People working with Molecular Dynamics simulations know that the output files of their work are huge. But they need to save their work for later study and available space disappears quickly. Traditional general compression algorithms like LZW has been used in order to reduce the required space, but they usually does not perform well with this kind of data. But we know that this data is no random, it follows a pattern and has a well defined meaning which we can exploit in our effort to reduce the size of the data. We also know that most of the time, we does not need to store all the details. Higher frequency movements can be due to temperature or other irrelevant factors for some kinds of analysis.

This knowledge points us towards the use of PCA techniques. This methods try to change the coordinate space of the system being analyzed to capture the maximum amount of variance with the minimum effort. This methods also allows us to select the degree of fidelity to the original trajectory that we need, so if we need a very accurate trajectory, we can choose not to compress so much the data in order to have more detail.

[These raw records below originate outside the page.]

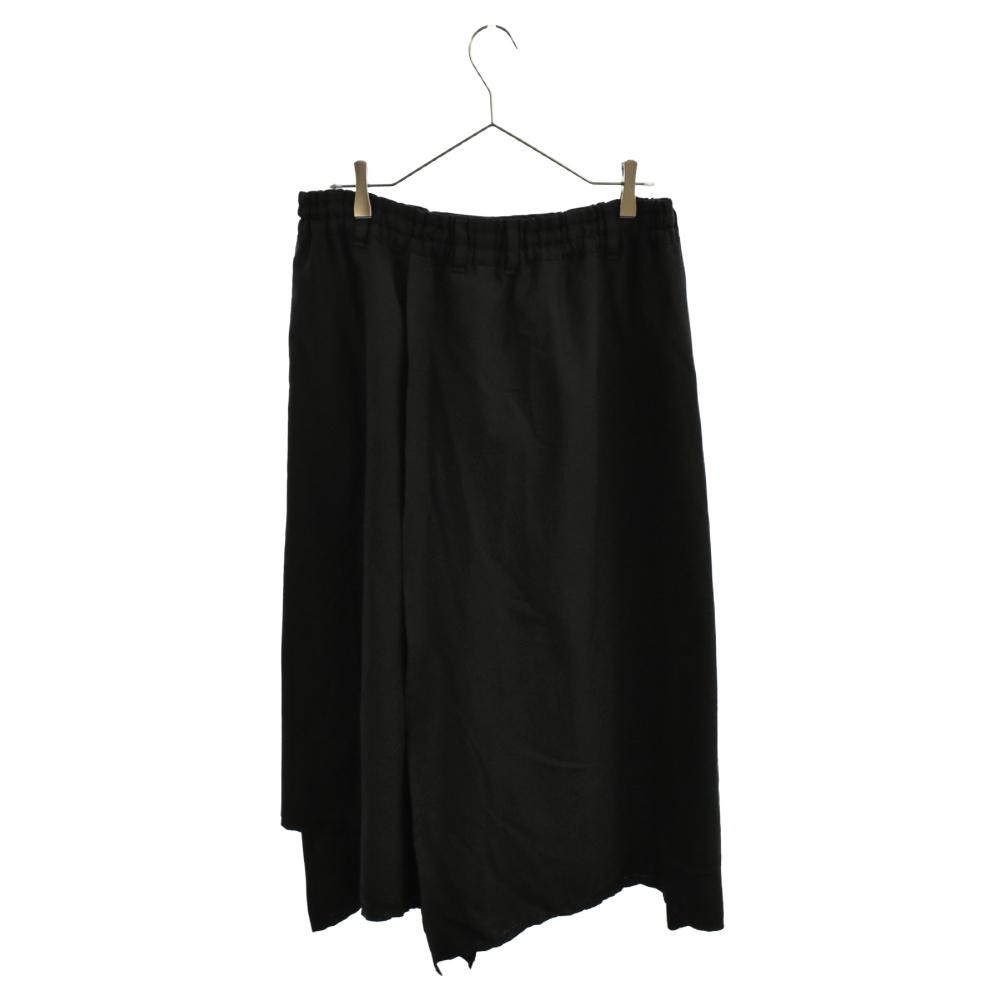 ウールギャバジンパンツスカート
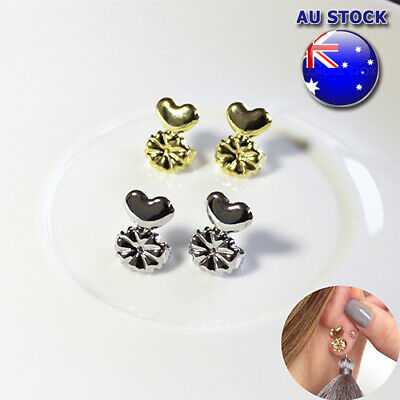 Tighening Eaarring Back Support With Earring Lifts Hypoallergenic Ear Clip Up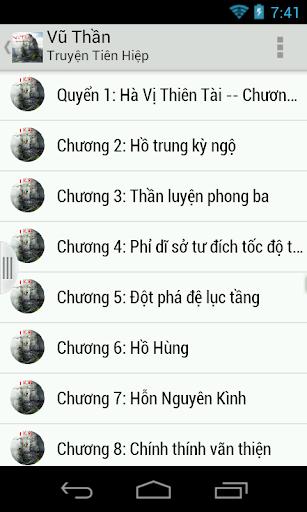 Vu Than Truyen hot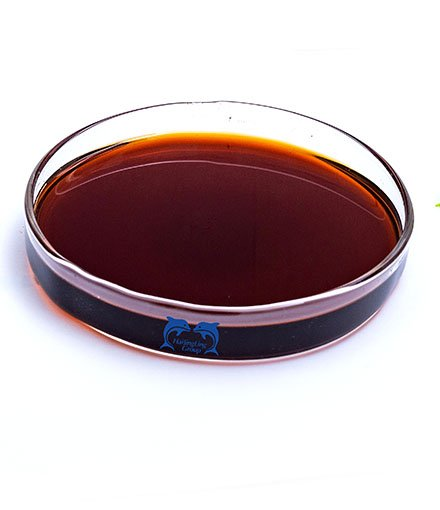 40% Liquid brown seaweed extract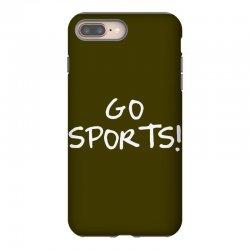go sports! iPhone 8 Plus Case   Artistshot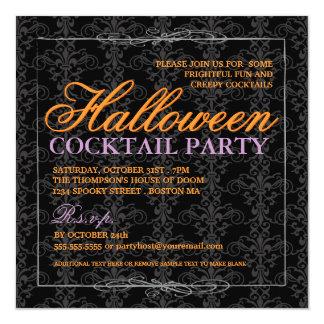Cóctel negro elegante de Halloween del cordón Anuncio Personalizado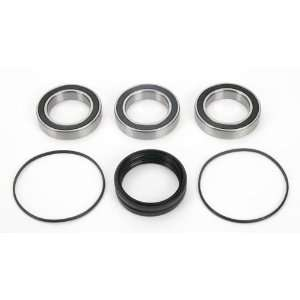 04 10 HONDA TRX450R PIVOT WORKS REAR WHEEL BEARING KIT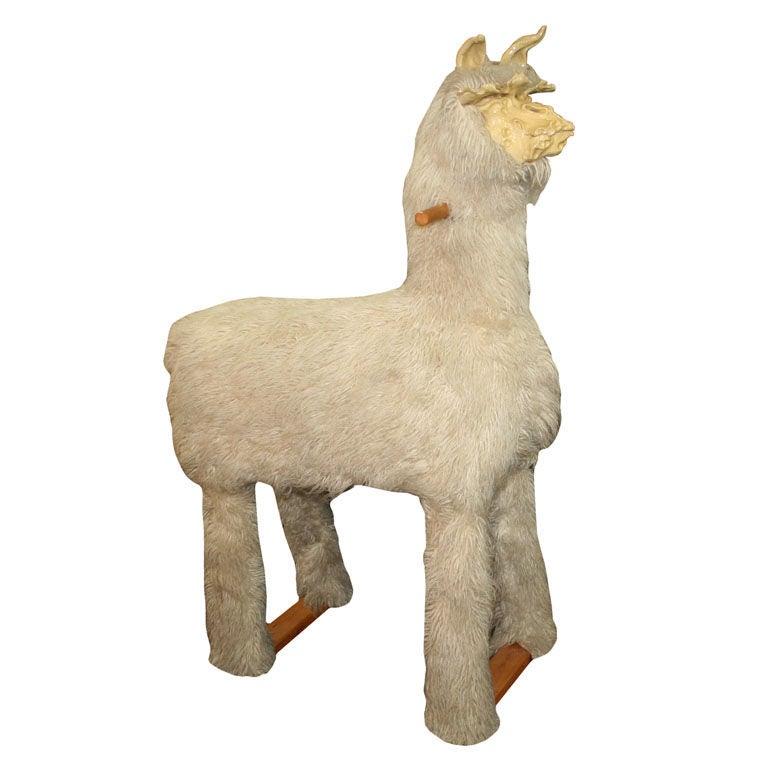 Fantastic Modern Lalanne Style Design Life Size Llama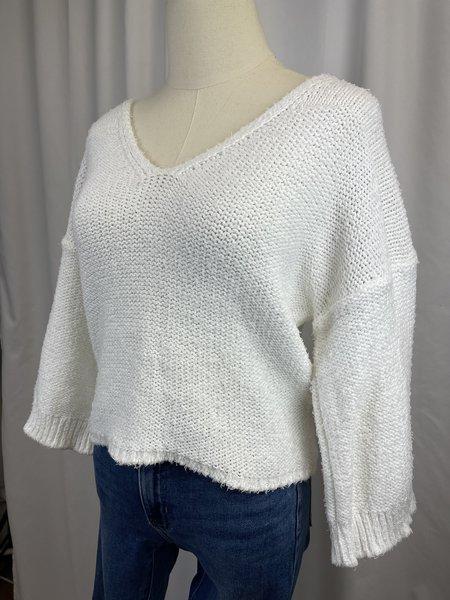 [Pre-loved] 360 Cashmere Sweater Cotton V-Neck Sweater - White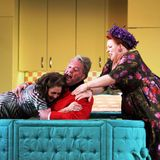 "Verdi: ""Falstaff"" – Terfel, Martínez, Keenlyside, Lemieux, Prohaska, Antoun; Luisotti; London 2018"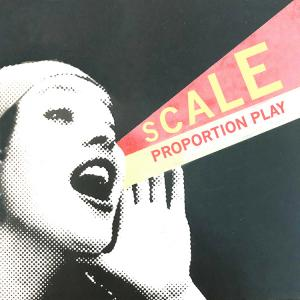 SCALE: Proportion Play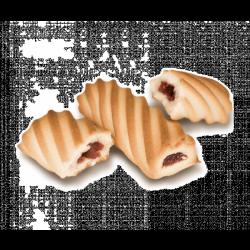 Печиво Тутті  Фрутті Biscotti 2кг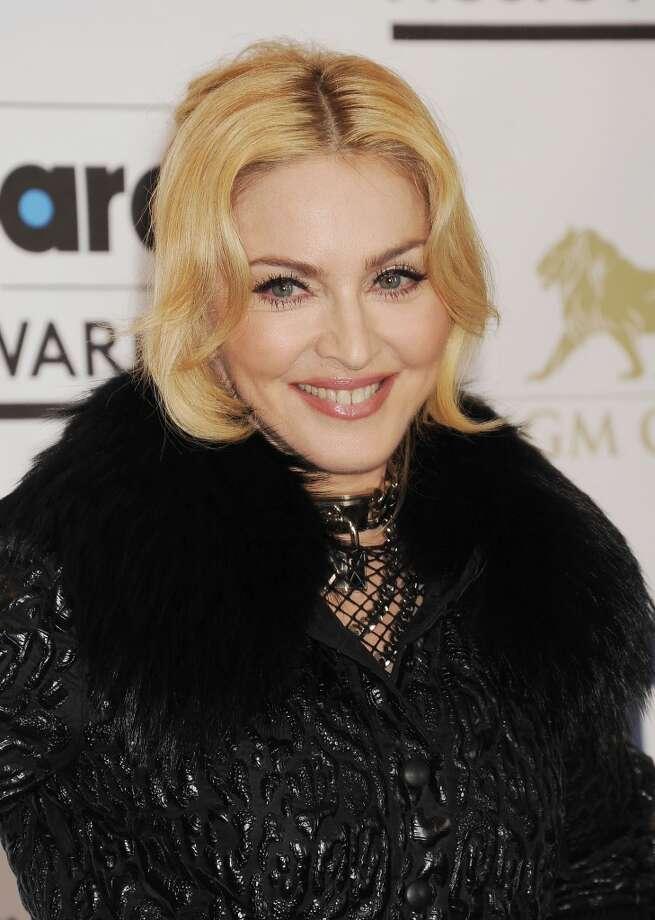 1. Madonna, $125 million. Photo: Jeffrey Mayer, WireImage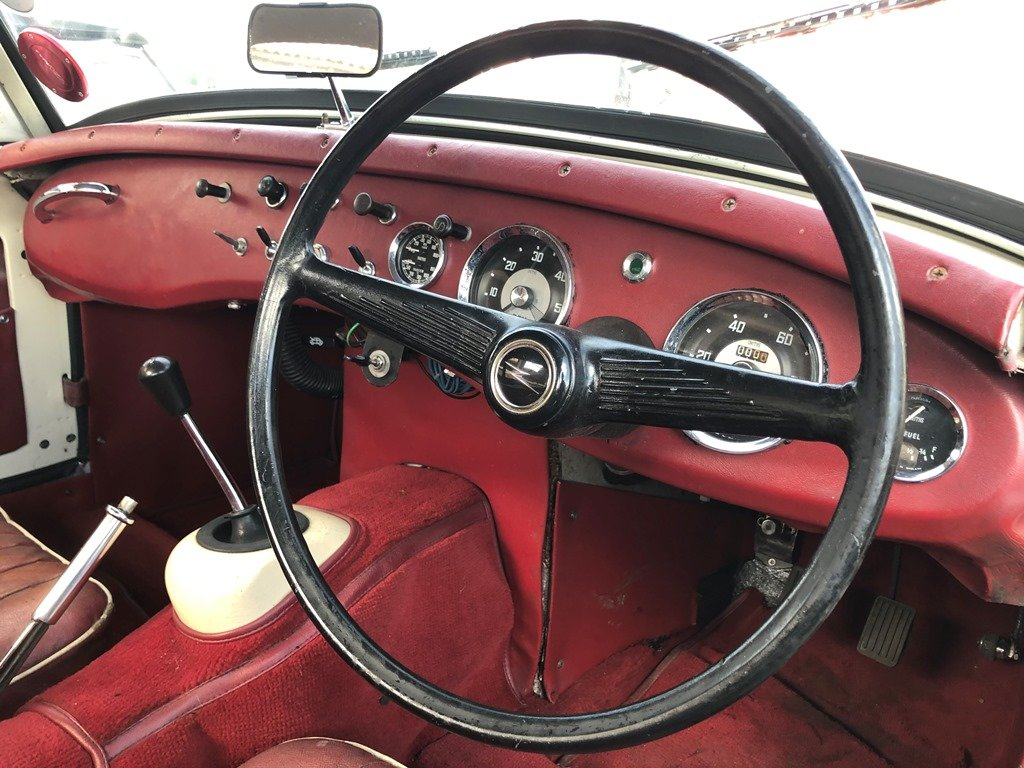 1961 Austin Healey Mk 2 Sprite For Sale (picture 6 of 6)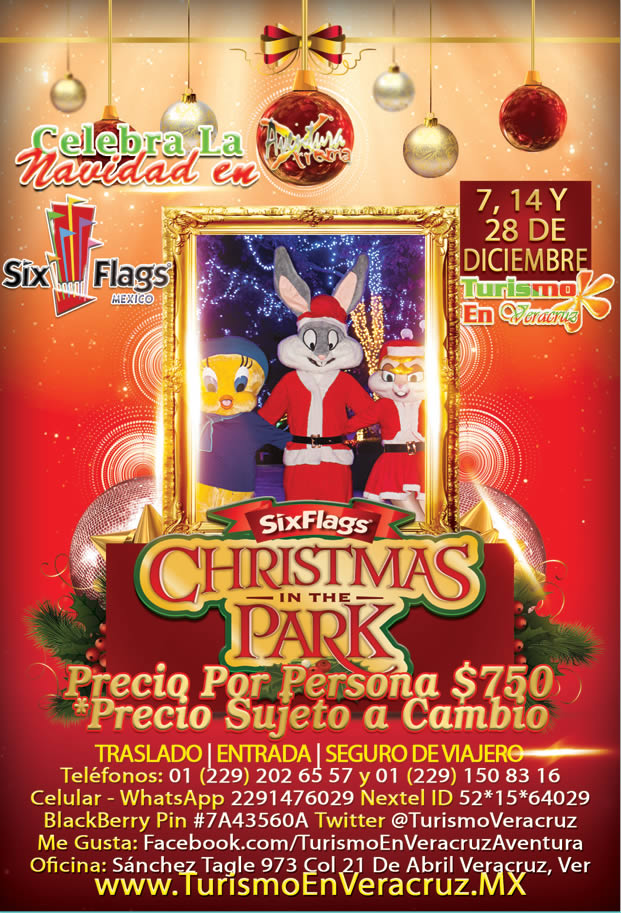 Chirstmas In The Park De Six Flags Este 7, 14 y 28 De Diciembre Saliendo De Veracruz, Cardel y Xalapa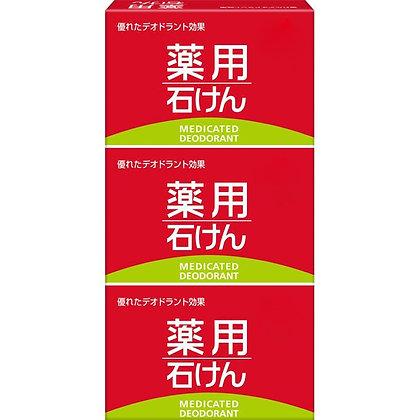 MK 熊野油脂 抑菌舒緩護膚皂100g 3個入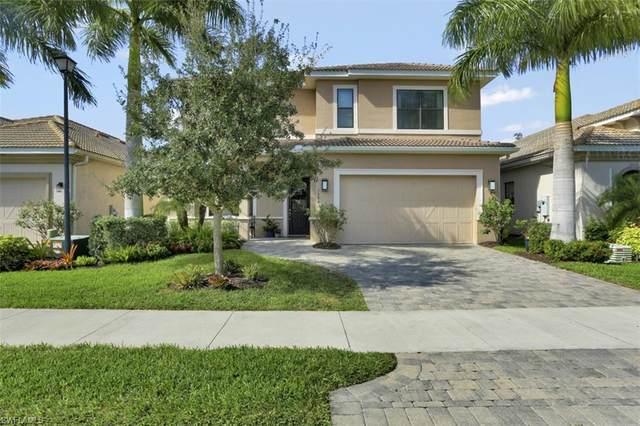 1506 Serrano Cir, Naples, FL 34105 (#220009224) :: The Dellatorè Real Estate Group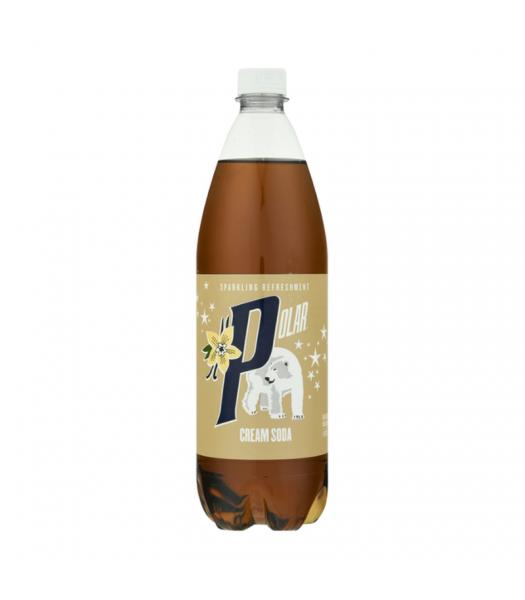 Polar Cream Soda - 33.8 fl.oz (1 Litre) Soda and Drinks Polar
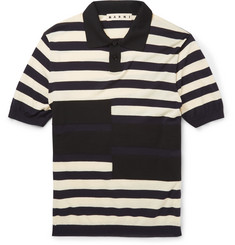 Marni - Striped Cotton and Wool-Blend Polo Shirt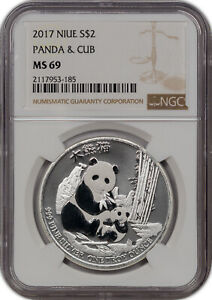 2017 NIUE SILVER 2 DOLLARS PANDA & CUB NGC MS 69 PROOF FINEST KNOWN***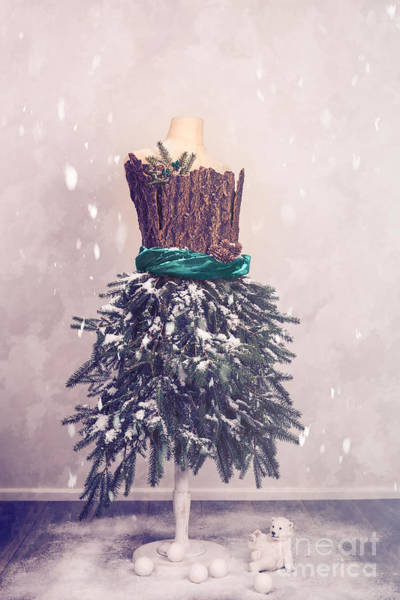 Mannequins Photograph - Christmas Mannequin Dressed In Fir Branches by Amanda Elwell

Principal Component Analysis is a technique used to reduce the dimensionality of a dataset. It is an orthogonal linear transformation that transforms data into a new coordinate system such that the greatest variance by any projection of the data lays on the first coordinate, the second greatest variance lays on the second and so on. When we get the first coordinates, we are getting the movements that contribute most to the variance of that dataset. In that case, the least coordinates can be ignored because their contribution is very low, hence we store less information but the analysis can be performed in the same way.

Operation

There are different ways to apply this technique. I will explain the method used by this suite.

Let's suppose we have a MD trajectory of N atoms and F frames. The first action is to prepare the input for the real processing and compression. We must recenter the different snapshots onto a representative structure in order to have a good compression. This action is performed in three steps:

The recentering is performed looking for the best RMSd fit. This value can be computed using two different algorithms:

The gaussian algorithm may help to reduce the number of eigenvectors needed for a given compression, thus reducing the size of the compressed file. The gaussian algorithm also allows for other analysis, like the hinge point prediction, much more difficult and imprecise using a standard RMSd algorithm.

The first step is to compute the covariance matrix of the trajectory, where the random variables are the coordinates of the N atoms. This leads to a symmetric square matrix of 3N*3N dimensions. Once we have this matrix we diagonalize it in order to get the associated eigenvalues and eigenvectors. It turns out that the sum of all the eigenvalues is the total variance of the trajectory, and the individual eigenvalues is the variance quantity explained by the corresponding eigenvector.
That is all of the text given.